44-1111G

antibody from Invitrogen Antibodies

Targeting: ETS1 ETS-1, EWSR2, FLJ10768

Western blot (Data presented on provider website)

Immunocytochemistry (Supportive data in Antibodypedia)

Immunohistochemistry (Data presented on provider website)

Flow cytometry (Supportive data in Antibodypedia)

Chromatin Immunoprecipitation (Supportive data in Antibodypedia)

Antibody Data

Product number

44-1111G

Provider

Invitrogen Antibodies

Product name

Phospho-ETS1 (Ser282, Ser285) Polyclonal Antibody

Antibody type

Polyclonal

Antigen

Synthetic peptide

Reactivity

Human, Rat

Host

Rabbit

Isotype

IgG

Vial size

100 µL

Storage

-20°C

References

Submitted references

Phosphorylation of ETS1 by Src family kinases prevents its recognition by the COP1 tumor suppressor.

Lu G, Zhang Q, Huang Y, Song J, Tomaino R, Ehrenberger T, Lim E, Liu W, Bronson RT, Bowden M, Brock J, Krop IE, Dillon DA, Gygi SP, Mills GB, Richardson AL, Signoretti S, Yaffe MB, Kaelin WG Jr
Cancer cell 2014 Aug 11;26(2):222-34

Immunocytochemistry

Supportive validation

Submitted by

Invitrogen Antibodies (provider)

Main image

Experimental details

Immunofluorescence analysis of ETS (pS282/pS285) was done on 70% confluent log phase A549 cells. The cells were fixed with 4% paraformaldehyde for 15 minutes, permeabilized with 0.25% Triton™ X-100 for 10 minutes, and blocked with 5% BSA for 1 hour at room temperature. The cells were labeled with ETS (pS282/pS285) Rabbit Polyclonal Antibody (Product # 44-1111G) at 1:250 dilution in 1% BSA and incubated for 3 hours at room temperature and then labeled with Goat anti-Rabbit IgG (H+L) Superclonal™ Secondary Antibody, Alexa Fluor® 488 conjugate (Product # A27034) at a dilution of 1:2000 for 45 minutes at room temperature (Panel a: green). Nuclei (Panel b: blue) were stained with SlowFade® Gold Antifade Mountant with DAPI (Product # S36938). F-actin (Panel c: red) was stained with Rhodamine Phalloidin (Product # R415, 1:300). Panel d is a merged image showing Nuclear localization. Panel e is a no primary antibody control. The images were captured at 60X magnification.

Flow cytometry

Supportive validation

Submitted by

Invitrogen Antibodies (provider)

Main image

Experimental details

Flow cytometry analysis of ETS [pS282/pS285] was done on PC-3 cells. Cells were fixed with 70% ethanol for 10 minutes, permeabilized with 0.25% Triton™ X-100 for 20 minutes, and blocked with 5% BSA for 30 minutes at room temperature. Cells were labeled with ETS [pS282/pS285] Rabbit Polyclonal Antibody (441111G, red histogram) or with rabbit isotype control (pink histogram) at 3-5 ug/million cells in 2.5% BSA. After incubation at room temperature for 2 hours, the cells were labeled with Alexa Fluor® 488 Goat Anti-Rabbit Secondary Antibody (A11008) at a dilution of 1:400 for 30 minutes at room temperature. The representative 10,000 cells were acquired and analyzed for each sample using an Attune® Acoustic Focusing Cytometer. The purple histogram represents unstained control cells and the green histogram represents no-primary-antibody control.

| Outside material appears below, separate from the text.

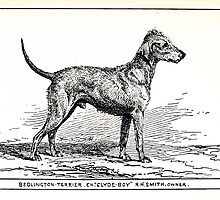 All about dogs a book for doggy people Charles Henry Lane 1900 0233 Bedlington Terrier_jpg by wetdryvac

Chromatin Immunoprecipitation

Supportive validation

Submitted by

Invitrogen Antibodies (provider)

Main image

Experimental details

Chromatin Immunoprecipitation (ChIP) was performed using Anti-Phospho-ETS1 pSer282/pSer285 rabbit polyclonal antibody (Product # 44-1111G, 5 µg) on sheared chromatin from 2 million Jurkat cells using the "MAGnify ChIP system" kit (Product # 49-2024). Normal Rabbit IgG (1 µg) was used as a negative IP control. The purified DNA was analyzed by 7500 Fast qPCR system (Product # 4351106) with optimized PCR primer pairs for the promoters of the active Rho-GDIbeta, MCL1 region used as positive control target gene, and the promoter region of GAPDH region, used as negative control target gene. Data is presented as fold enrichment of the antibody signal versus the negative control IgG using the comparative CT method.